This activates a passive trait borrowed from Bloodborne, which allows you to regenerate a coloured portion of your health bar by landing quick retaliatory attacks. However, the window is unbelievably tight, the regenerated percentage far too stingy, and most enemy attacks have a knockback or stagger effect that means you simply can’t land a follow up attack. Aside from that, all you can do is slide through enemies, which grants i-frames but which is of less use when you’re facing multiple enemies with wildly different attack patterns, all on a 2D plane.

Trinity Fusion

I enjoy the challenge often promised by this genre, but this just doesn’t feel fully balanced at all. Add to this that you start with a tiny health pool and, while it can be extended, pick-ups are rare. You can find one-use health kits among other secondary items like dash-uppercuts and such, but they often only return 10 or 25% of your health.

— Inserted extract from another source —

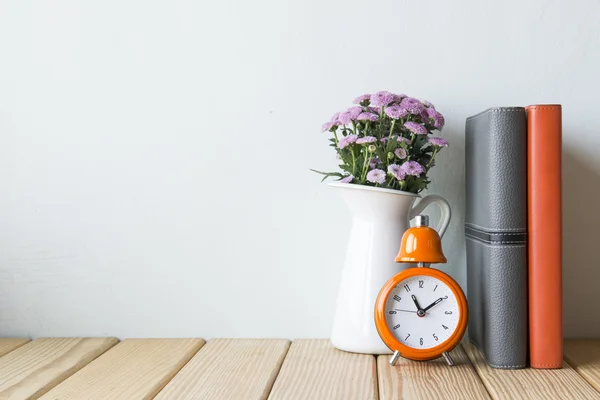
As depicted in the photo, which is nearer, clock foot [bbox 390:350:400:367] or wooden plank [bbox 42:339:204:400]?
wooden plank [bbox 42:339:204:400]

At present, Trinity Fusion is very young. It’s lacking a lot of variety in terms of run-specific buffs, and its universe really needs context. That will all come with the full release I’m sure, but it doesn’t help in a closed beta. Perhaps most importantly though, is that it feels great to play. The characters move well, combat is relatively simple and there’s a ton of different weapons even at this stage.

It also looks gorgeous, the various stages reflecting strong, singular themes like a factory, a rocky tundra, and a cyberpunk alien city. Character design is striking and there’s a great selection of enemies, from huge alien beasts to deadly machines and robots. If nothing else, Trinity Fusion has my attention. It needs some work, but if Angry Mob stick the landing it could be a great addition to the genre.

Trinity Fusion is due for release on PlayStation, Xbox, and PC in 2023.